In an echo of a moment that set the tone for the Trump presidency nearly four years ago, White House press secretary Kayleigh McEnany on Saturday vastly overstated the size of a crowd that had formed to support the embattled president.
By a not insignificant 980,000 people.
In a tweet, McEnany gushed that the “Million MAGA March” in Washington to protest Trump’s election loss had more than a million marchers, a wildly off the mark claim that wasn’t even supported with the pictures that accompanied her post.
It wasn’t even physically possible – The National Park Service issued a permit to march organisers for 10,000 people in Freedom Plaza, where participants gathered, DCist reported.
The plaza’s maximum capacity is 13,900.
Trump’s own estimate of the crowd size was initially “hundreds of thousands” and he later revised this to “tens of thousands.”

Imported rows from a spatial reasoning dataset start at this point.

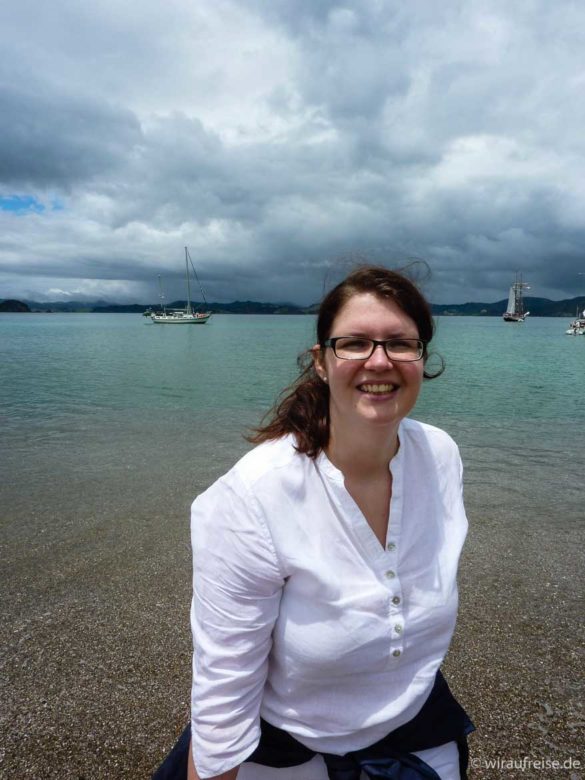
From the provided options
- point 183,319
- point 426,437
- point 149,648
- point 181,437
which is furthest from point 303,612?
point 183,319

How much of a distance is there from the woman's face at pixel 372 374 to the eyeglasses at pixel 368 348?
0.02m

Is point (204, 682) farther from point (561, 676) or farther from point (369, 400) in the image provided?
Result: point (561, 676)

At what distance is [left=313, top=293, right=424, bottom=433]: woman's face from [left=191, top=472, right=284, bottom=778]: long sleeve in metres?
0.64

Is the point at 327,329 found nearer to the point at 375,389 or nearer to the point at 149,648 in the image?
the point at 375,389

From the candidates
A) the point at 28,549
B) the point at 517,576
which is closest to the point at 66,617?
the point at 28,549

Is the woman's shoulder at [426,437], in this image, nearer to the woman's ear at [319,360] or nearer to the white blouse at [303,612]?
the white blouse at [303,612]

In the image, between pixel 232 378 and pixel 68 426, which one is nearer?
pixel 68 426

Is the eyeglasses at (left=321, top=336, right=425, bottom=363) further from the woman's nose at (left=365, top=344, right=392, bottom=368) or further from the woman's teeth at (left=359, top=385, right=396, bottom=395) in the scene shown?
the woman's teeth at (left=359, top=385, right=396, bottom=395)

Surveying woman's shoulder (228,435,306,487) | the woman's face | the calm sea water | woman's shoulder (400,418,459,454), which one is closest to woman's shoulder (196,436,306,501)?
woman's shoulder (228,435,306,487)

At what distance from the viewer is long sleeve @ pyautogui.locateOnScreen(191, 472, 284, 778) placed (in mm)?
1891

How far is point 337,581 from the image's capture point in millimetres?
1957

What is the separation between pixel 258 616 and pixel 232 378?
28.2m

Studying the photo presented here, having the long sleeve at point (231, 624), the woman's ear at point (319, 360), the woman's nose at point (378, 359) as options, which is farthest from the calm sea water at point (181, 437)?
the long sleeve at point (231, 624)

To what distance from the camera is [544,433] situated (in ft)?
47.2
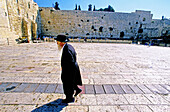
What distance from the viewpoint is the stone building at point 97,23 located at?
26.5 meters

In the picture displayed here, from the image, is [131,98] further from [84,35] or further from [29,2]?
[84,35]

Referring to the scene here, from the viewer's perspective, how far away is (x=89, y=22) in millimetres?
28219

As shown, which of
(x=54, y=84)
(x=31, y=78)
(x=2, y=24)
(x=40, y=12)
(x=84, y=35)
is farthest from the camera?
(x=84, y=35)

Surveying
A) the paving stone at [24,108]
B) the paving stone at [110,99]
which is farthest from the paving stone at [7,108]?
the paving stone at [110,99]

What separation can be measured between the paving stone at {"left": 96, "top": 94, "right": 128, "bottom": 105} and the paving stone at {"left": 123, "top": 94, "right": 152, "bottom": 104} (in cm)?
12

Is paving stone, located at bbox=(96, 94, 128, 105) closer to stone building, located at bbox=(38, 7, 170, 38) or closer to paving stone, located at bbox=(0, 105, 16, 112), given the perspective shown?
paving stone, located at bbox=(0, 105, 16, 112)

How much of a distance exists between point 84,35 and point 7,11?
19.4 metres

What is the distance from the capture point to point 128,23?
29734 mm

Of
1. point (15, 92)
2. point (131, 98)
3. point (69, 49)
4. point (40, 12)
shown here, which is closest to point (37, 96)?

The claim is reminiscent of previous White House press secretary who – on the first full day in the job – stood in front of the world’s media and brazenly lied about the size of the crowd at Trump’s inauguration in January 2017.
Several other US cities saw gatherings of Trump supporters unwilling to accept Democrat Joe Biden’s Electoral College and popular vote victory, PA Media reports.
Cries of “stop the steal” and “count every vote” continued in spite of a lack of evidence of voter fraud or other problems that could reverse the result.
After night fell, the relatively peaceful demonstrations in Washington turned from tense to violent – egged on by the president himself who urged police to “do your job and don’t hold back” against “ANTIFA SCUM”.
Videos posted on social media showed fistfights, projectiles and clubs as Trump supporters clashed with those demanding they take their banners and leave.
The tensions extended into Sunday morning. A variety of charges, including assault and weapons possession, were filed against those arrested, officials said.
Two police officers were injured and several firearms were recovered.
Trump himself had given an approving nod to the gathering on Saturday morning by dispatching his motorcade through streets lined with supporters before rolling on to his Virginia golf club.
People chanted “USA, USA” and “four more years”, and many carried American flags and signs to show their displeasure with the vote tally and insistence that, as Trump has baselessly asserted, fraud was the reason.
“I just want to keep up his spirits and let him know we support him,” said one loyalist, Anthony Whittaker of Winchester, Virginia.
He was outside the Supreme Court, where a few thousand assembled after a march along Pennsylvania Avenue from Freedom Plaza, near the White House.